====== Records ======
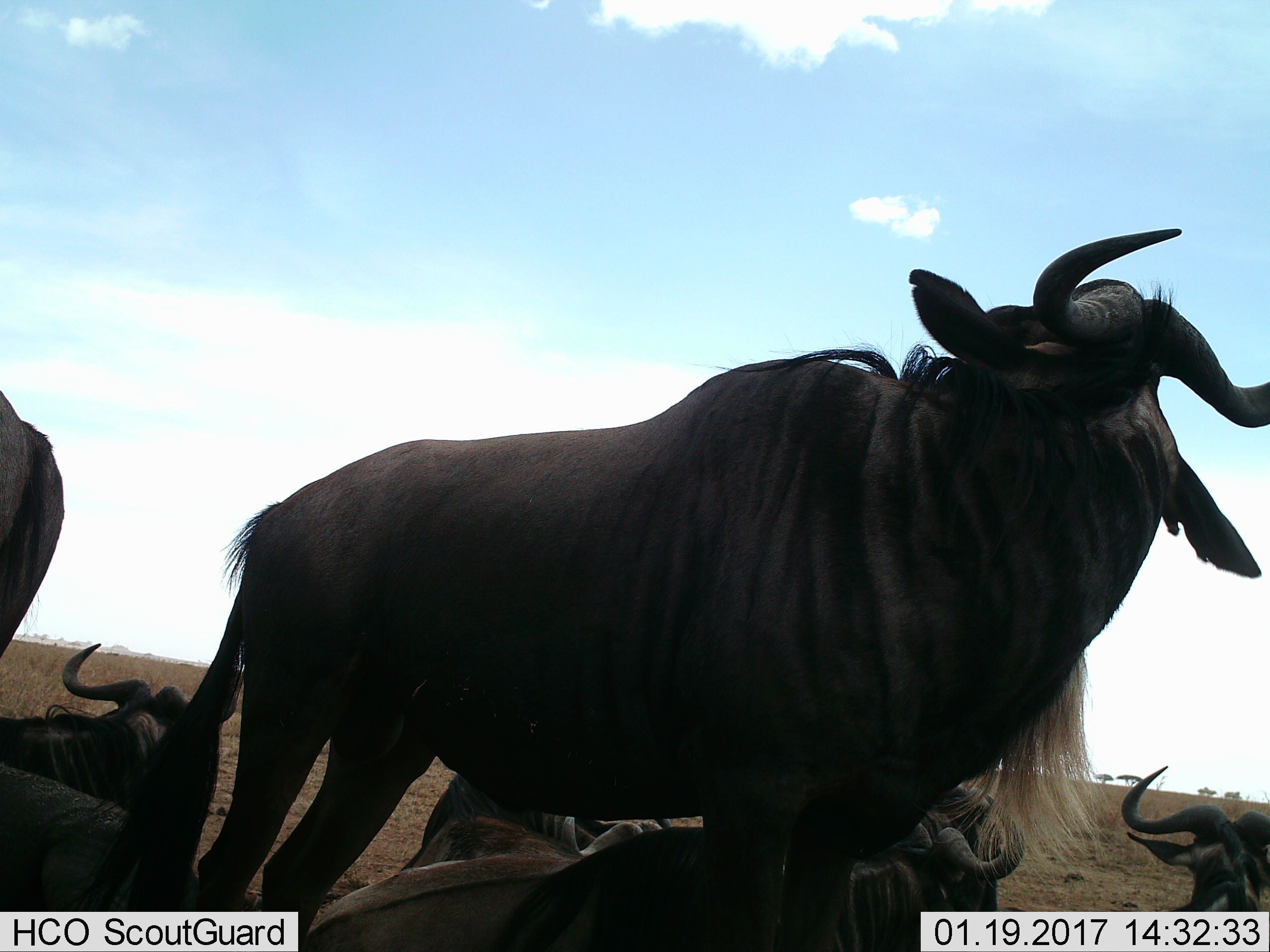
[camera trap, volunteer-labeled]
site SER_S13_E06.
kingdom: Animalia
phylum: Chordata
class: Mammalia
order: Artiodactyla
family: Bovidae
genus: Connochaetes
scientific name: Connochaetes taurinus taurinus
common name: blue wildebeest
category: wildebeestblue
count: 7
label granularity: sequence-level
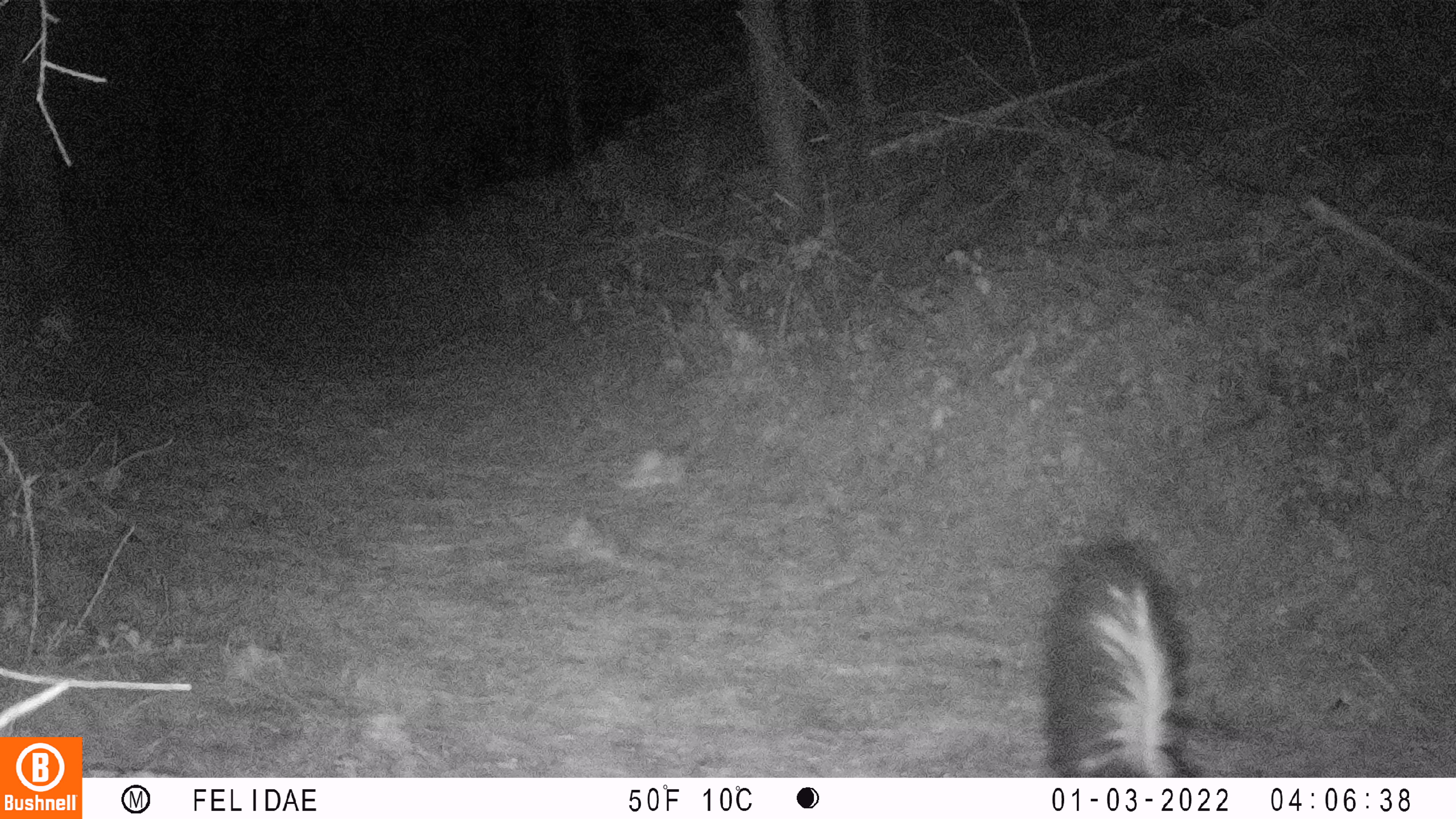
======
### Problem description
If an entry contains an image, print the rest of that entry exactly and leave the image out.

### Task response
[camera trap, volunteer-labeled]
site SER_S13_E06.
kingdom: Animalia
phylum: Chordata
class: Mammalia
order: Artiodactyla
family: Bovidae
genus: Connochaetes
scientific name: Connochaetes taurinus taurinus
common name: blue wildebeest
category: wildebeestblue
count: 7
label granularity: sequence-level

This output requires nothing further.